Wednesday, 27 March 2013
Cross-asset credit/volatility in Europe and movements in financial spreads
"Now the reason the enlightened prince and the wise general conquer the enemy whenever they move and their achievements surpass those of ordinary men is foreknowledge." - Sun Tzu
Following the events in Cyprus and in particular the harsh conversations which followed surrounding bail-in procedures, we have seen an increasing pressure on financial CDS spreads relative to High Yield and relative to Investment Grade Non-financial spreads - chart source Bloomberg:
In blue - Itraxx Financial Senior 5 year CDS index representive of risk perception for European financials.
In red Itraxx Crossover 5 year index representative of high yield risk gauge in Europe.

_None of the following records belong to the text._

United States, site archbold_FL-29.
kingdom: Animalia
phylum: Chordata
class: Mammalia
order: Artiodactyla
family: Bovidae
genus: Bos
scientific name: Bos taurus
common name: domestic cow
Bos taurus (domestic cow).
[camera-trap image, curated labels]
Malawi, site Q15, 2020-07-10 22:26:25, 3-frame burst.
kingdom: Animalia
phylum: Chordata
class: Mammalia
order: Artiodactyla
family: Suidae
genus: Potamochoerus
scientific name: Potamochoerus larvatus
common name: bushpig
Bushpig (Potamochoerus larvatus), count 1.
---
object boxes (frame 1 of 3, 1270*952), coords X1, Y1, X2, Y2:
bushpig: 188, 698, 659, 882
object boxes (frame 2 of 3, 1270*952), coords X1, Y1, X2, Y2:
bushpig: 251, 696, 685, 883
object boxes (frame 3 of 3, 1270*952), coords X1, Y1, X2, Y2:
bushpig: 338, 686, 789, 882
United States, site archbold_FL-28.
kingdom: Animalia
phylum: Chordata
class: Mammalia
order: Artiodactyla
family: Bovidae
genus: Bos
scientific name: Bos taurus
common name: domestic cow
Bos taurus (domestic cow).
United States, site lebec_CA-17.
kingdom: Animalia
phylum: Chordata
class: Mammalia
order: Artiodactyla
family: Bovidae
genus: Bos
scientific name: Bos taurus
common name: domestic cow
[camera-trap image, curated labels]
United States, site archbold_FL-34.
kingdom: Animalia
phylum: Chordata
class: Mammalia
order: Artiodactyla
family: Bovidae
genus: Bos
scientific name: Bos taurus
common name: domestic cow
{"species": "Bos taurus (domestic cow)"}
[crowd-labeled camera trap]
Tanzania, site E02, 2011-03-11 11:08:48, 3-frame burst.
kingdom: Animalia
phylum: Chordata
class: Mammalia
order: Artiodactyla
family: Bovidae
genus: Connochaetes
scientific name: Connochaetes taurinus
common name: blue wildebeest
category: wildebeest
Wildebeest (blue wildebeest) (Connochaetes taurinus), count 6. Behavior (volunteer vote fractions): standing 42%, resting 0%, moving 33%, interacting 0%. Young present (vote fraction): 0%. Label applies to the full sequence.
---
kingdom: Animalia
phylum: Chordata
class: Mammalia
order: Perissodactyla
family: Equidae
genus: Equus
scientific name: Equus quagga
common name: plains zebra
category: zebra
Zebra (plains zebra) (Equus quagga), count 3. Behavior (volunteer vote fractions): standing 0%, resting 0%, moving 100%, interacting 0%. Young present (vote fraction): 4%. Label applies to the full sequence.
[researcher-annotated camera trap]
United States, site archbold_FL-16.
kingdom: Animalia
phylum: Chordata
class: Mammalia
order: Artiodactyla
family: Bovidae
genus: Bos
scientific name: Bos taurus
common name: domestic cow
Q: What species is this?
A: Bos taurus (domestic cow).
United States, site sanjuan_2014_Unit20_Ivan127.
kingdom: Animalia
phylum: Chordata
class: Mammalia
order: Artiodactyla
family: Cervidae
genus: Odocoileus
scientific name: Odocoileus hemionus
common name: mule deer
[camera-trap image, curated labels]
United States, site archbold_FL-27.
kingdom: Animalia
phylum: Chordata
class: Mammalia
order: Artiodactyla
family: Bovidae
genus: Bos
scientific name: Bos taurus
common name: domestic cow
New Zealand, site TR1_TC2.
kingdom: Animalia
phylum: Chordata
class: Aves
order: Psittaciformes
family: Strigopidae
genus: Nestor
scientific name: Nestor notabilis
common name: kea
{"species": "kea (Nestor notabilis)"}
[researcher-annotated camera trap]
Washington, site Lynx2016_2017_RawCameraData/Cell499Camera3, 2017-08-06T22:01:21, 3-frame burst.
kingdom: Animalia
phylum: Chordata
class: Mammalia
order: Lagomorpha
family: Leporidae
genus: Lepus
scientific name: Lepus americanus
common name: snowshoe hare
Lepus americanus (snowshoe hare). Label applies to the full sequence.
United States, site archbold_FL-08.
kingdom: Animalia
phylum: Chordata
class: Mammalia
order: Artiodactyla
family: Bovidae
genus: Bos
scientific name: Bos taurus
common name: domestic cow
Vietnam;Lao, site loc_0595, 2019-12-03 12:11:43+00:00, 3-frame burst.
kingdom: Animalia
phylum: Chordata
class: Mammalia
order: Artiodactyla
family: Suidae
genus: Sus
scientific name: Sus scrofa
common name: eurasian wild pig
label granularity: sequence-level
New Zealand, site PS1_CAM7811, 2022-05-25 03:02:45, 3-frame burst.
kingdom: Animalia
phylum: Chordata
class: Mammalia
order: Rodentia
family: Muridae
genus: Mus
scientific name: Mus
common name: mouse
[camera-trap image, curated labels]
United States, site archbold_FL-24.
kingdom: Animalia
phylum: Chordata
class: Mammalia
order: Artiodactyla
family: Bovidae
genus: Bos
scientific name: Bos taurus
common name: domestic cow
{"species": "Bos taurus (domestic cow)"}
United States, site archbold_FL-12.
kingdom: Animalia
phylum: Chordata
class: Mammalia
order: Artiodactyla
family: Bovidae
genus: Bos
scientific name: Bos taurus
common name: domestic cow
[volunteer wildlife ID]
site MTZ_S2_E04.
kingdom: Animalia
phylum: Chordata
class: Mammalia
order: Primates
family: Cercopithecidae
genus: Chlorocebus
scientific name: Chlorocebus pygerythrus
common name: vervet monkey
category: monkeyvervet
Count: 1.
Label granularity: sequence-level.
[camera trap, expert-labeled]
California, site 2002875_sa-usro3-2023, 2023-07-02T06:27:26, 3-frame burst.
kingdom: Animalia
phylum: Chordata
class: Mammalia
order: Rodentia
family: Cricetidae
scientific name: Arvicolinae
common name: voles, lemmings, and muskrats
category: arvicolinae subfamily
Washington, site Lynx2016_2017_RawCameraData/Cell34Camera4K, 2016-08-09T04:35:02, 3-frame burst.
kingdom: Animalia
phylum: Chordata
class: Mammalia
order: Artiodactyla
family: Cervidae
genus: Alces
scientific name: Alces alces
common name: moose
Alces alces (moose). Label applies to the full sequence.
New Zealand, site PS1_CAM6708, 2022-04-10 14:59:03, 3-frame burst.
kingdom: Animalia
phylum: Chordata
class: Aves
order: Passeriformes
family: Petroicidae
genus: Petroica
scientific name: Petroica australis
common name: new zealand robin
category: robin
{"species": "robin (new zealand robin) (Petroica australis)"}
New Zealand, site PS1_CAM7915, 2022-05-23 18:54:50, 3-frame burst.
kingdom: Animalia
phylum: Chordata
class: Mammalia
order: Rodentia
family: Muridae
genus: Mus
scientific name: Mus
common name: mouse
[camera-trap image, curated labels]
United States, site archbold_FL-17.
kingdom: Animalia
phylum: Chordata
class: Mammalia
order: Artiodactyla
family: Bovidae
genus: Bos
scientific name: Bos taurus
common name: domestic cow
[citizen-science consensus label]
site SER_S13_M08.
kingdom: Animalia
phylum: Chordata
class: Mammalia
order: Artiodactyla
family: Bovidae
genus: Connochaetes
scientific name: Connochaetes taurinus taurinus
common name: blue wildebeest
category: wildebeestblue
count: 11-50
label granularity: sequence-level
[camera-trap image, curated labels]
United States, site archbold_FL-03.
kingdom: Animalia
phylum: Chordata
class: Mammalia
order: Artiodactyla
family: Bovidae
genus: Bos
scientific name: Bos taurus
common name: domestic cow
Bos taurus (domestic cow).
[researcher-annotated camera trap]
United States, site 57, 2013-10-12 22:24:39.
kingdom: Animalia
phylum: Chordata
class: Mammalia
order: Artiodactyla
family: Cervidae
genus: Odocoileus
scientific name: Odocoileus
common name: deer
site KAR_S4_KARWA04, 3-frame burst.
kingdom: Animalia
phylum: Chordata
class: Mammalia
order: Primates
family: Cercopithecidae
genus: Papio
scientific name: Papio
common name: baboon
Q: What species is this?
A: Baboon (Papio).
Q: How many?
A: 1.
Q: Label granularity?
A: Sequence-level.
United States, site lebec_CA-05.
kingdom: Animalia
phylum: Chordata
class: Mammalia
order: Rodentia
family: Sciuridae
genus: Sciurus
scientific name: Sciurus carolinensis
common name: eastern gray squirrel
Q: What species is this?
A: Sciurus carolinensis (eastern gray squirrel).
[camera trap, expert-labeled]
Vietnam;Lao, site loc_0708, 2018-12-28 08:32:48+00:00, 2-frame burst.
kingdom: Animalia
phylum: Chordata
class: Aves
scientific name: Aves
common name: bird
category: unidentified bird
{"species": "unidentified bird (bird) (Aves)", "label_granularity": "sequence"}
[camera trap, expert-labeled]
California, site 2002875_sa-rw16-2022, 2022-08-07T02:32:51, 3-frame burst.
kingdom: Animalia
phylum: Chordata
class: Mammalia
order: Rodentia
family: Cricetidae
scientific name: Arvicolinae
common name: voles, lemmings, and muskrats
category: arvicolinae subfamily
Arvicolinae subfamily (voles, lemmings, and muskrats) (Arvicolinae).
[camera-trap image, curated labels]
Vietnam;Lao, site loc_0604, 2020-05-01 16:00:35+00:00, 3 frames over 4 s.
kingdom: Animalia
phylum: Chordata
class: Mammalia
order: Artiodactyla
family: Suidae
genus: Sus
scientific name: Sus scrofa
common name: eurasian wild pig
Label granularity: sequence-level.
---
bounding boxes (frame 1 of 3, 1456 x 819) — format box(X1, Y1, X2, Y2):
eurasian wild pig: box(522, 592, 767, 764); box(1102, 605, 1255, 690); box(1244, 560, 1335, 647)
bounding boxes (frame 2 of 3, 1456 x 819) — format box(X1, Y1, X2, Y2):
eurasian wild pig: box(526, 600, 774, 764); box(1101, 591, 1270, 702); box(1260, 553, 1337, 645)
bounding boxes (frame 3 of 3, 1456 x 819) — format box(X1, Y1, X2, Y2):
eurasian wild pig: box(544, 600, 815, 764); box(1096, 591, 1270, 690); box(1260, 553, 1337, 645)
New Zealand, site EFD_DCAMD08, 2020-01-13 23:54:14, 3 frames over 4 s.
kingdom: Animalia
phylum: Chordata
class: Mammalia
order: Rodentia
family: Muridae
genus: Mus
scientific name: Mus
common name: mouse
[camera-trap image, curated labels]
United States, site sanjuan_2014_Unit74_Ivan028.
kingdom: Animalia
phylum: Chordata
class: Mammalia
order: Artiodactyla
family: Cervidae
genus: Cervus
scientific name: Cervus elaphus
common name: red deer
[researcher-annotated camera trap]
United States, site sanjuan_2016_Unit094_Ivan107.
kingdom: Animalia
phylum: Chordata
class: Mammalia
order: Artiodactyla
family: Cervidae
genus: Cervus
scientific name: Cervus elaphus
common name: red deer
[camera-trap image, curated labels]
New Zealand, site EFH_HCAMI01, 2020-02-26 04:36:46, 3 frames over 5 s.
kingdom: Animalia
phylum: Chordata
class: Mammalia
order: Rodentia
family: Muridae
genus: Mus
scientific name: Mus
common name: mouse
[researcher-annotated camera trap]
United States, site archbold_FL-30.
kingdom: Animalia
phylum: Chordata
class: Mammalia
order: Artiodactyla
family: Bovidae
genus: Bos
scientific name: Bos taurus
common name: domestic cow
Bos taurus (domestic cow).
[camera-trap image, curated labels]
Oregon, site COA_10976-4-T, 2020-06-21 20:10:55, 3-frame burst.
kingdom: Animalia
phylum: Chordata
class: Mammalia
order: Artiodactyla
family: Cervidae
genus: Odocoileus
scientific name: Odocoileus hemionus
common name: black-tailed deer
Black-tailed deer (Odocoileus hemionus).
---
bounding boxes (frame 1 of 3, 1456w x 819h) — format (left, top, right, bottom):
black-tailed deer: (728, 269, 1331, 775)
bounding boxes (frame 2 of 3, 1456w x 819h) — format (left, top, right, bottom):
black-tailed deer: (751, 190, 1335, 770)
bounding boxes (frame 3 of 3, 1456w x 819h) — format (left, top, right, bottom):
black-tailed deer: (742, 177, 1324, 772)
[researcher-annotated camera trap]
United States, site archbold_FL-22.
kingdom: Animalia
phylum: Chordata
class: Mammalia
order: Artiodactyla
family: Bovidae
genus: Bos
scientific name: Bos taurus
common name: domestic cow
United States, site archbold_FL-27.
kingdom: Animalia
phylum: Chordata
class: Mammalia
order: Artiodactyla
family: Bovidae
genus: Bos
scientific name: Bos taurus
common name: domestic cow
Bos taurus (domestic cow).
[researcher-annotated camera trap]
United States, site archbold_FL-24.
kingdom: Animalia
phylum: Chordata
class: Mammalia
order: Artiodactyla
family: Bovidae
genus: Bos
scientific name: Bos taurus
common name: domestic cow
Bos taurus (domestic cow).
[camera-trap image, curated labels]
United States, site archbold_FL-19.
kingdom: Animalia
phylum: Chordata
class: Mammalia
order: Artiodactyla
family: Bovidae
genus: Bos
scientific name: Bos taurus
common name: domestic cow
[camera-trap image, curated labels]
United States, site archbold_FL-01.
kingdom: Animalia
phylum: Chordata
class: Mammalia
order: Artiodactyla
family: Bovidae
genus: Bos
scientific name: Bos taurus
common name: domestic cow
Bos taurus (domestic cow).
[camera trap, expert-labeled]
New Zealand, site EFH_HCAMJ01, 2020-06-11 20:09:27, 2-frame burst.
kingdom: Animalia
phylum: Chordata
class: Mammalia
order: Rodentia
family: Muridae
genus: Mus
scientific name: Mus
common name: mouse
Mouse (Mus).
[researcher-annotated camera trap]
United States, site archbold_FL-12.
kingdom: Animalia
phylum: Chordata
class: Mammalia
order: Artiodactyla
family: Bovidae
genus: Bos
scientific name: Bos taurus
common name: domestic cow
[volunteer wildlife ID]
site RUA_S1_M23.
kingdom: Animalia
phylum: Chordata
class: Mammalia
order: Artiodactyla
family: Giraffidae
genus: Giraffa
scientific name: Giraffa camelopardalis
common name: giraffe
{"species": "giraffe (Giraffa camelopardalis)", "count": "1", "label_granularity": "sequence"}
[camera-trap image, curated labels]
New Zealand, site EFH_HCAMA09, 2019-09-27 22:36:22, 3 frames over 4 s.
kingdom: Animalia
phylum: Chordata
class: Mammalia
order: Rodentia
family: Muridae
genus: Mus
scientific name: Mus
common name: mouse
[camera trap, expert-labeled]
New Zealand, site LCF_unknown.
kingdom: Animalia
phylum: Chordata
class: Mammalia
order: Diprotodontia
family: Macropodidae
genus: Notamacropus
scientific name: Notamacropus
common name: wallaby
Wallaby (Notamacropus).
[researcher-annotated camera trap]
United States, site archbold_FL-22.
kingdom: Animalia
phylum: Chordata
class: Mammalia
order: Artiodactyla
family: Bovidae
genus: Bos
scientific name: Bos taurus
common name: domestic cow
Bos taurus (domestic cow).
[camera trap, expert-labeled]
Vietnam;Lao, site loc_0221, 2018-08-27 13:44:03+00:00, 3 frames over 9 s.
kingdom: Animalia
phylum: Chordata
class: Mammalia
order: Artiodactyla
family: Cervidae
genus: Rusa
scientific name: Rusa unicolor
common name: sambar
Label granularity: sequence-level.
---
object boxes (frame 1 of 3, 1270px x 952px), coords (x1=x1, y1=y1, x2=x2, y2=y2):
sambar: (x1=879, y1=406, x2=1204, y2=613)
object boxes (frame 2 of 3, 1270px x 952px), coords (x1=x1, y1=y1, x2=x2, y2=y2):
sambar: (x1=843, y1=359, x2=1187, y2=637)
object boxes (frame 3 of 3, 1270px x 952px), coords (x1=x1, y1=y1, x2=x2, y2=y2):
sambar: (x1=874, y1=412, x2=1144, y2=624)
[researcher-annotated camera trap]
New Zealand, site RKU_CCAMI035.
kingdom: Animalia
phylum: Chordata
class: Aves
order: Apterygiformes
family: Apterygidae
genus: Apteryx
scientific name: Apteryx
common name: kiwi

Both indices have been adjusted for the roll which happens every 6 months.
As pointed out by our good cross-asset friend, in terms of cross-asset credit/volatility, recent historical regressions are perfectly in line between the Itraxx Crossover and the Eurostoxx 50 volatility.
Eurostoxx 50 volatility and Itraxx Crossover spreads are perfectly inline based on 1 year historical data.
One can see in a similar analysis that there is a clear underperformance of European financial spreads based on the Itraxx Financial Senior index versus the Eurostoxx 50 volatility level (1 year at the money):
Itraxx Financial Senior index versus Eurostoxx 50 1 year at the money volatility.
Spread between the Itraxx Financial Senior 5 year CDS index versus the theoretical Itraxx Financial Senior (recalculated via regression with 1 year volatility Eurostoxx 50):
As displayed in the above graph, Itraxx Financial Senior spreads are wide versus Equities volatility.
It seems that Eurostoxx 50 volatility is relatively cheap versus the Itraxx Financial Senior CDS spreads.